Édition du vendredi 21 septembre 2007

Maryvonne Dupureur

Une qualification aux Jeux olympiques de Rome, vice-championne olympique sur 800 mètres à Tokyo en 1964 et finaliste à Mexico l’année suivante… Des médailles qui montent souvent à la tête des sportifs de haut niveau. Maryvonne Dupureur, elle est toujours restée modeste. L’anti-star. A cette époque l’argent ne coulait pas à flots dans l’athlétisme. Son regard sur l’athlétisme aujourd’hui ? « Au niveau de l’élite on a changé de planète. Moi, professeur à Lille, jusqu’en 1965, je m’entraînais après mes cours. Aujourd’hui la fédération va, avec l’appui d’un partenaire privé, proposer un statut pro à vingt-cinq athlètes. L’évolution du sport où l’argent commande tout. Mais l’athlétisme de base s’est lui aussi structuré. Ce qui fait que même avec les problèmes de dopage, je continue à croire à mon sport ». Sa carrière sportive achevée, elle enseigne l’éducation physique et sportive à Renan puis à Le Braz jusqu’à sa retraite. Mais elle n’a jamais quitté le monde de l’athlétisme.

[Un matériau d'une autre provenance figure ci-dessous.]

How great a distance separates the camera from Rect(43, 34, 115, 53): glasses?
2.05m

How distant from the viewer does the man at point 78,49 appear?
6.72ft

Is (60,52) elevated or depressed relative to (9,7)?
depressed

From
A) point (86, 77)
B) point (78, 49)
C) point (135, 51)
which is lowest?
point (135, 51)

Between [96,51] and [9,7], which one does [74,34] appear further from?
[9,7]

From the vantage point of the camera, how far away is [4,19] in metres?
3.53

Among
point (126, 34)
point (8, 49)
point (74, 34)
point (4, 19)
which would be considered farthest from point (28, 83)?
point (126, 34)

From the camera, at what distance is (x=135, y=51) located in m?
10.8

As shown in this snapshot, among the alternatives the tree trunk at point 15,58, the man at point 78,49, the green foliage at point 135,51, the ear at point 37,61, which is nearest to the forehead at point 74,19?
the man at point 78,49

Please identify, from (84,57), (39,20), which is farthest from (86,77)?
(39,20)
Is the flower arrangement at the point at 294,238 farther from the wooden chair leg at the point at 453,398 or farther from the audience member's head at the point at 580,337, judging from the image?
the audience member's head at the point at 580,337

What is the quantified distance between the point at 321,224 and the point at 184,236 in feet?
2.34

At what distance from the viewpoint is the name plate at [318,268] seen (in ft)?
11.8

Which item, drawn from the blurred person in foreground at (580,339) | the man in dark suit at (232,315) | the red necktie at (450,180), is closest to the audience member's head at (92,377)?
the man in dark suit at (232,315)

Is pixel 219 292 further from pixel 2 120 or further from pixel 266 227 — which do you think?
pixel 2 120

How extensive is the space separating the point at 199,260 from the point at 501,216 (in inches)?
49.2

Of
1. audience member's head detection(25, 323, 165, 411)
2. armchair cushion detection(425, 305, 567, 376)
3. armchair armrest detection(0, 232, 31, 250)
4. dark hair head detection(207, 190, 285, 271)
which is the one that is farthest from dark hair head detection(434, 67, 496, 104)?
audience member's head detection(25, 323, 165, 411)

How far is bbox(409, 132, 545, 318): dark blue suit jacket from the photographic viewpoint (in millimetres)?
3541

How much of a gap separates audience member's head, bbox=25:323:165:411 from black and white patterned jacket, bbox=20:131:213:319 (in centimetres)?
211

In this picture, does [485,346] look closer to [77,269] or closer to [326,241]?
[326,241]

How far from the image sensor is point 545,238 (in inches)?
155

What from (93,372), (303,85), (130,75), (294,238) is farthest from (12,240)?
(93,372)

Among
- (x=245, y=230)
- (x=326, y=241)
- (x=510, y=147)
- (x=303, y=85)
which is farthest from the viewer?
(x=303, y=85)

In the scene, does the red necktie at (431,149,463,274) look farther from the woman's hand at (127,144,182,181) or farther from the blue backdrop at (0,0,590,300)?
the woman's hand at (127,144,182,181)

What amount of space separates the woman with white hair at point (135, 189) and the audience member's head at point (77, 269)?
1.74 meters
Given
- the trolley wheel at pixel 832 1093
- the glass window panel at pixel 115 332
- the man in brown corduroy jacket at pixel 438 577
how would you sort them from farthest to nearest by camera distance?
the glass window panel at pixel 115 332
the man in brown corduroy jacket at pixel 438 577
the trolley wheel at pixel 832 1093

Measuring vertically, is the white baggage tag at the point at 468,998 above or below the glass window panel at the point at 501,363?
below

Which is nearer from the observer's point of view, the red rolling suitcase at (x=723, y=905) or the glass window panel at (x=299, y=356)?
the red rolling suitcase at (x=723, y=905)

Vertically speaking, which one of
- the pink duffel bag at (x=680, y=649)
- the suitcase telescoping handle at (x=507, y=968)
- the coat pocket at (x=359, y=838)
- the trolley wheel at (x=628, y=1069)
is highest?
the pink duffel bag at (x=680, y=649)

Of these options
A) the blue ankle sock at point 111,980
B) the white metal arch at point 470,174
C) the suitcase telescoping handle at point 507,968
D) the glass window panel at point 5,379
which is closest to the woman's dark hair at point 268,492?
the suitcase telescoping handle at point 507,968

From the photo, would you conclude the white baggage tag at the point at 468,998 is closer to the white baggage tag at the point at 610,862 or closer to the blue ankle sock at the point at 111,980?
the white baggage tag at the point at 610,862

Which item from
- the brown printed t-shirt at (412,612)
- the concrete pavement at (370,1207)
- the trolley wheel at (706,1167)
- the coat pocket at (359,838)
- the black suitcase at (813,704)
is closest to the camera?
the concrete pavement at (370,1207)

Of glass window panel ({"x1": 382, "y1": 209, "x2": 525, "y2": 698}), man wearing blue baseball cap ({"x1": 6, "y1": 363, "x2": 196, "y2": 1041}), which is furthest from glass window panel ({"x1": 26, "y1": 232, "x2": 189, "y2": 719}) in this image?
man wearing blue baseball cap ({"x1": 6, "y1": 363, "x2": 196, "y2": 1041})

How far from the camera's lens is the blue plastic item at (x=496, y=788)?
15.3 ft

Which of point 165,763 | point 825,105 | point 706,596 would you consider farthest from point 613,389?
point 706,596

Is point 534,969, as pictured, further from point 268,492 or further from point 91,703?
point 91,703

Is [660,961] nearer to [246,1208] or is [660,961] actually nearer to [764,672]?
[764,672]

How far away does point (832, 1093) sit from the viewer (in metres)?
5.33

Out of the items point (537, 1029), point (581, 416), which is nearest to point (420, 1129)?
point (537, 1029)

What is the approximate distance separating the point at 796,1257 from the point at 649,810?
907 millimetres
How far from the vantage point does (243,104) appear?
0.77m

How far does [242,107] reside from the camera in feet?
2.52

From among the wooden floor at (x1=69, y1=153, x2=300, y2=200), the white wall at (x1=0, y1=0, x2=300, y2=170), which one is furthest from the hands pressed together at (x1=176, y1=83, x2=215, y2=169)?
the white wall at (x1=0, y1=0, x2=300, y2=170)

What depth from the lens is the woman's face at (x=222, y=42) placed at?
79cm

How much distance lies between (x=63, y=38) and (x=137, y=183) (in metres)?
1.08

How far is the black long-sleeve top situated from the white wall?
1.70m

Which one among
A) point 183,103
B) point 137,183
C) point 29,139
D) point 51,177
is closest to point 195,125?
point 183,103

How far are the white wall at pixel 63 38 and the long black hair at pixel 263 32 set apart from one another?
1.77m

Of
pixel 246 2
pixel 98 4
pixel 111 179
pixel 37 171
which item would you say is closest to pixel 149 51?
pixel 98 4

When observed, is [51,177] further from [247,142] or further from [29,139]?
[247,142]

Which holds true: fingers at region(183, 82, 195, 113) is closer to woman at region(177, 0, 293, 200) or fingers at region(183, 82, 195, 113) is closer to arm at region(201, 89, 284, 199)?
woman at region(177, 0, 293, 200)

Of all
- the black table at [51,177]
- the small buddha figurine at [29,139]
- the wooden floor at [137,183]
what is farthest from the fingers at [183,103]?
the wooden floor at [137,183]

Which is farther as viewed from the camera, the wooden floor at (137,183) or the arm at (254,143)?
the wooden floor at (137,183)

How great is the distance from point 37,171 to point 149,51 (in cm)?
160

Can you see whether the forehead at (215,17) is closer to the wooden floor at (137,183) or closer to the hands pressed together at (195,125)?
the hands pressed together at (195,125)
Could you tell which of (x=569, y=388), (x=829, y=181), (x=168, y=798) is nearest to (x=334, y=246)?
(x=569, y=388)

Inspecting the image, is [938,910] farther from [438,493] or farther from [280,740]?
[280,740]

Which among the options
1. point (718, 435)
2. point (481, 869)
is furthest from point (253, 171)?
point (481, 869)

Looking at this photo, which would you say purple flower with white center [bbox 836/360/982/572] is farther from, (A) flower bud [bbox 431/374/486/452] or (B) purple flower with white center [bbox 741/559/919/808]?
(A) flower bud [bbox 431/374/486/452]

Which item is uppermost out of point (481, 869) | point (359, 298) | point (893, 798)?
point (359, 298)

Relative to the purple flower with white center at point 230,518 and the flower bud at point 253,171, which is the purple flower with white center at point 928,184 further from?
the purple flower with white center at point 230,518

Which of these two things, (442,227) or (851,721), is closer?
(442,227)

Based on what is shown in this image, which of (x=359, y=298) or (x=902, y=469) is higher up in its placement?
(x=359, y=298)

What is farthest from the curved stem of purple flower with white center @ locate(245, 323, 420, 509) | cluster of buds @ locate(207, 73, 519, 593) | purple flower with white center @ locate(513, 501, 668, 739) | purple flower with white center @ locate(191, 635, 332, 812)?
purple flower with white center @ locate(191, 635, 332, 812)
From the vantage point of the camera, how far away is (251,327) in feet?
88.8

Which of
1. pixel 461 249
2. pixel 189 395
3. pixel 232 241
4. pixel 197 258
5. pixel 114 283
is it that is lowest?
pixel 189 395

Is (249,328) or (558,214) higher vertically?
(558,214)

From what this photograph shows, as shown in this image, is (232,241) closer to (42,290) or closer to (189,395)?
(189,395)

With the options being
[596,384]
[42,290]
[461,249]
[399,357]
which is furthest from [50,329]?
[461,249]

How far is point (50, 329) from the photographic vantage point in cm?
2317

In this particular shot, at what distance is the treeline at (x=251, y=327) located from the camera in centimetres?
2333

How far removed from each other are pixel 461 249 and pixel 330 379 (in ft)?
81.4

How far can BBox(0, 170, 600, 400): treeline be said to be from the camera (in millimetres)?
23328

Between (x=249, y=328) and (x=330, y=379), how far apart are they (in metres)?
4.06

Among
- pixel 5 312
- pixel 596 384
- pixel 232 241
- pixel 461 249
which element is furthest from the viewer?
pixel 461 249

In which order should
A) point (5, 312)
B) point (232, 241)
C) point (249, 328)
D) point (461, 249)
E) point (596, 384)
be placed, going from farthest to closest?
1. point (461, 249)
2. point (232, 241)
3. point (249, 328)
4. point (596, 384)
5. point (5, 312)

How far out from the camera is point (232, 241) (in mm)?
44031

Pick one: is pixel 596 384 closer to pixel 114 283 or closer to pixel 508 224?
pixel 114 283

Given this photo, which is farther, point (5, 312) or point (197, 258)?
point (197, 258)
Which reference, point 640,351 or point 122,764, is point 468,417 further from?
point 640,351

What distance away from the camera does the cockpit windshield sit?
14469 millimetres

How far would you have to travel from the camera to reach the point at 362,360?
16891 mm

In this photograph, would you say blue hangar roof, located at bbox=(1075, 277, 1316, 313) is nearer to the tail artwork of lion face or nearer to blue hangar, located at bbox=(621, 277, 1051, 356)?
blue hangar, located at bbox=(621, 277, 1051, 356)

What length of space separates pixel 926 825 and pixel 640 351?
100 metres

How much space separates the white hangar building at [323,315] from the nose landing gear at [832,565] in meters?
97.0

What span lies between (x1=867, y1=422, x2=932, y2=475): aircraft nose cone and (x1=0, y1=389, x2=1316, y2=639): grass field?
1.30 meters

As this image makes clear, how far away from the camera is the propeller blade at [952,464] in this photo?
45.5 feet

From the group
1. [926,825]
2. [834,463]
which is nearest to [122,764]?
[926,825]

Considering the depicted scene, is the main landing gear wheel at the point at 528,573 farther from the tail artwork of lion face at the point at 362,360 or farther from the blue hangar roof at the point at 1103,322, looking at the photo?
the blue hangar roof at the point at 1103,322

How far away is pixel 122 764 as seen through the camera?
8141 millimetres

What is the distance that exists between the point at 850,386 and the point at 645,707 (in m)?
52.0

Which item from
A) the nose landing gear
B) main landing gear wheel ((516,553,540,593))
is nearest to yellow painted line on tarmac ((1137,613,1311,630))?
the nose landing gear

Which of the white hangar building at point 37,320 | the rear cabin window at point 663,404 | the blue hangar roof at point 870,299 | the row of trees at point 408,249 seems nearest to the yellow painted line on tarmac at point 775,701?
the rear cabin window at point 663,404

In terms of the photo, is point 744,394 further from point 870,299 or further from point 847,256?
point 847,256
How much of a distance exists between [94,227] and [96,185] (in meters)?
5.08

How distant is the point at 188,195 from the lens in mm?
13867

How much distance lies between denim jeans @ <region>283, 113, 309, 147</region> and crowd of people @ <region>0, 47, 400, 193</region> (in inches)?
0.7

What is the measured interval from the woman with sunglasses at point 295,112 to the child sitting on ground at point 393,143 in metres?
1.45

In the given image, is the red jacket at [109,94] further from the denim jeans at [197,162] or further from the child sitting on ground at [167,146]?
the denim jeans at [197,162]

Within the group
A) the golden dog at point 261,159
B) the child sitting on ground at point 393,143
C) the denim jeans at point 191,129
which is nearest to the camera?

Élue dans les instances nationales durant trois ans, elle a participé à la création du Saint-Brieuc athlétisme puis de l’union athlétique 22, (UACA) dont elle est toujours présidente. Aujourd’hui, la médaillée olympique réside à Plérin. Une femme qui met toujours en avant ses idées sur la justice, l’égalité, les combats des femmes… Mais n’a jamais été une militante encartée dans un parti.